A more controversial example is provided by a set of researchers from Stanford and Dartmouth who sent out mailers to Montana voters with information on an upcoming election. The aim was to see if receiving such a mailer made one more likely to vote. There were various concerns raised with the study, but one particular compliance issue was in terms of the State of Montana’s Seal. This may technically have required explicit permission to appear on the mailer, which the researchers did not ask for.

10.2.4.2 2. Transparency-Based Accountability

As its name suggests, the central idea here is to open about the goals, methods and results of our studies. That is, to take responsibility for our experiments, including mistakes that are made. Recent discussions of two older (but well known) studies make this point:

  1. In the Stanford Prison Experiment, students were recruited to act as either guards or prisoners, with a view to understanding how behaviors change after simply being ascribed as a given role in a social situation. Separate to the fact that the experiment was stopped early for ethical reasons, there have been allegations that the study authors in fact coached the “guards” to produce particular results. The lead investigator, Philip Zimbardo, denies these claims.

  2. In the Rosenhan Experiment, a team of researchers acted as if they had hallucinations such that they were admitted to mental hospitals. They then acted normally, but were diagnosed with psychiatric illnesses, and given medication for treating the same. The results of the experiment lead to skepticism about the reliability of psychiatric diagnosis in general. In recent times, however, allegations have been made that, in fact, Rosenhan fabricated data (including about himself). For example, Rosenhan used himself was a psuedo-patient (itself a questionable decision for a researcher) and appears to have presented to the relevant doctor as having much more severe symptoms than his subsequent write-up implies.

10.2.5 Ethical Frameworks

Ultimately, observing our ethical principles depend on particular frameworks: that is, particular ways to thinking about how to trade-off costs and benefits. There are two broad schools of thought:

  1. Consequentialism: in which we ask about the ends of the study
  2. Deontology: in which we focus on the means to the ends of the study

10.2.5.1 1. Consequentialism

In Consequentialism whether a study is ethical or not depends on its ends: its consequences. The classic example is Utilitarianism, associated with philosophers like Bentham and Mill. Here, the idea that

an action (a study) is ethically permissible if it improves the world (net of any costs)

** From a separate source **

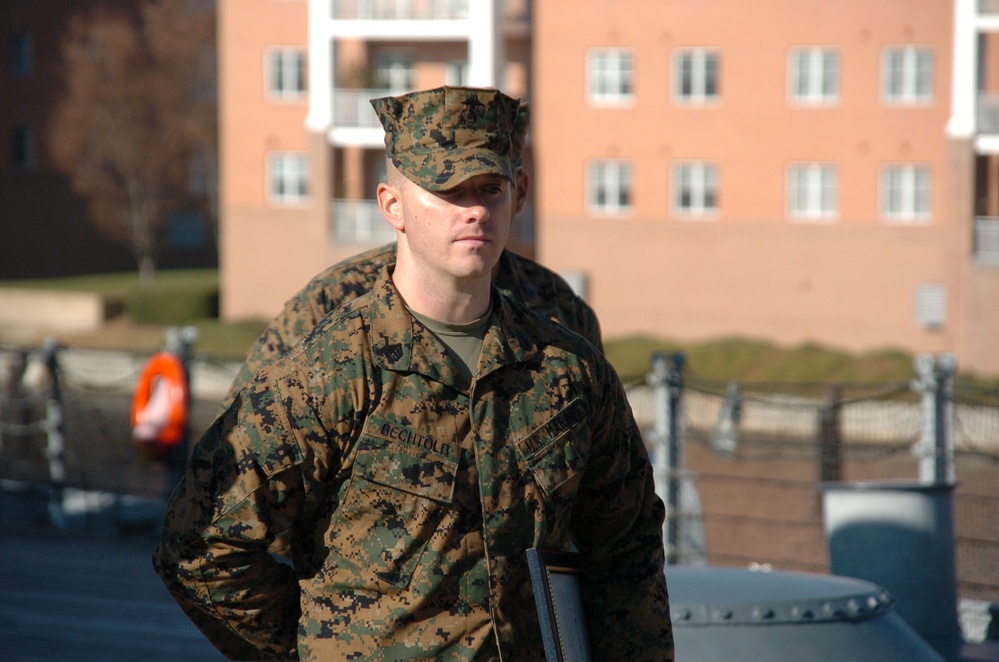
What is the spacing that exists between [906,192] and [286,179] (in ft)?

Beneficence, which requires us to explicitly consider costs and benefits, has a utilitarian feel. Obviously though, Consequentialism taken to extremes might lead to undesirable outcomes. For example, it might mean that subjects should expect to die with high probability, because the study will lead to very large benefits for (at least) some members of society.

10.2.5.2 2. Deontology

Deontology says that a study is ethical if

we act in an ethical way while performing the study.

In that sense, it is not depend on the consequences of the experiment at all: all that matters is the morality of how it is carried out. This idea is associated with Kantianism (the efforts of Emmanuel Kant). Respect for Persons is a deontological principle: we must respect autonomy because it the right and moral way to treat subjects, whatever our end goals. Like Consequentialism, Deontology can be taken to extremes: it might mean, for example, that we could never use deception in a study because we deem lying to subjects to be morally impermissible.

Obviously, a given experimental practice can be justified by either/both schools of thought. For example, we might think that informed consent is good in the Consequentialist tradition because it leads to subjects (and thus experimenters) thinking carefully about costs and benefits. Meanwhile, we can justify the same practice under deontology because giving people autonomy is axiomatically the right thing to do. That said, there are many situations where the schools clash on what is permissible, and this clashing is not easily resolved.